3 A need for in-depth treatment
Perhaps the most important treatment issue involved is one of depth and not kind. In other words, perhaps the type of treatment appropriate for these patients may be the same as for other patients. On the other hand, other aspects of treatment might need to be different. One puzzle in pain rehabilitation is why so many patients have relapses. Patients with a history of maltreatment where emotion regulation is problematic or maladaptive schemas have developed may simply need very structured and long term treatments. I base this on ideas borrowed from the treatment of so-called “borderline”. While forms of cognitive-behavioral therapy (e.g. dialectical therapy or schema therapy) show promise, they entail long-term treatment commitments and structured programs in order to make progress.
4 Conclusions and future directions
The Saariaho et al. article is one step forward in untangling the hows and whys of persistent pain. As such it provides some additional ways of viewing the problem that might have much relevance for understanding why patients do not always respond to rehabilitation efforts. Yet, there is good reason to be cautious. One study cannot be decisive and there are many stumbling blocks in interpreting the results in this case. What has been shown is that based on questionnaires given to Finnish pain patients there is a relationship between the conceptualized schemas and the problem. This is cause for further reflection and study.

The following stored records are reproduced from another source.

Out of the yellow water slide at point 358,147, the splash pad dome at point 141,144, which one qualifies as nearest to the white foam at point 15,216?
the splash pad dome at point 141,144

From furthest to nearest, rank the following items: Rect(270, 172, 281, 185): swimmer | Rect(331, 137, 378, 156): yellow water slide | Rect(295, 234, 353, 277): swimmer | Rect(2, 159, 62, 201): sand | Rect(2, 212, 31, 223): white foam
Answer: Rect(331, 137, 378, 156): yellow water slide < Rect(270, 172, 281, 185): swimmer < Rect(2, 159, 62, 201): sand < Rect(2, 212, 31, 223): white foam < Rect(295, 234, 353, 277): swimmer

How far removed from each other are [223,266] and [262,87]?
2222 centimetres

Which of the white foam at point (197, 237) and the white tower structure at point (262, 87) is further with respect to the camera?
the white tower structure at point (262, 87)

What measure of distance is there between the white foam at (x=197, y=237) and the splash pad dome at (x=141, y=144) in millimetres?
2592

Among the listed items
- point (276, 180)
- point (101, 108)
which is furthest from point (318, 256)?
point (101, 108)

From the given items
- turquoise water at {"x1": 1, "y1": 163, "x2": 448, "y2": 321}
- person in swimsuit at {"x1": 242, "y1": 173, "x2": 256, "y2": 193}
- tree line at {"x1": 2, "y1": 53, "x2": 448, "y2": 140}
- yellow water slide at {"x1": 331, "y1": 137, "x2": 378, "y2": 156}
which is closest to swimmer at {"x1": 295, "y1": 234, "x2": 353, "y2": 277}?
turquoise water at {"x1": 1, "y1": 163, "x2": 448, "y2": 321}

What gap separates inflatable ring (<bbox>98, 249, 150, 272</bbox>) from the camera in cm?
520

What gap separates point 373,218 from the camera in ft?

Indeed, several lines of research might move us forward. First, there appears to be a need to better identify pain patients in need of rehabilitation services, but who are nevertheless likely to have a poor outcome. Future research might examine how factors like emotion regulation or schemas could be helpful (or not) in identification of such patients. Identification would set the stage for providing some form of alternative intervention so as to enhance outcome. Second then, is the need for bold treatment protocols that focus on patients who currently have a poor prognosis. In this light various forms of psychological approaches might be helpful. To be sure, the trend in the treatment of psychological problems is to treat the immediate problem, but to also address basic processes that may contribute to the symptom. New therapies like dialectical behavior therapy or emotion regulation-based techniques might be fresh ways of dealing with the problems this patient group face [10]. In reality, there is a group of patients, probably those identified in the Saariaho paper, who after numerous short-term unsuccessful treatment have larger been forgotten and referred to their own devices to cope with their pain problem. For these patients the Saariaho paper and the research agenda it underscores is a small ray of hope.
DOI of refers to article: 10.1016/j.sjpain.2010.09.003.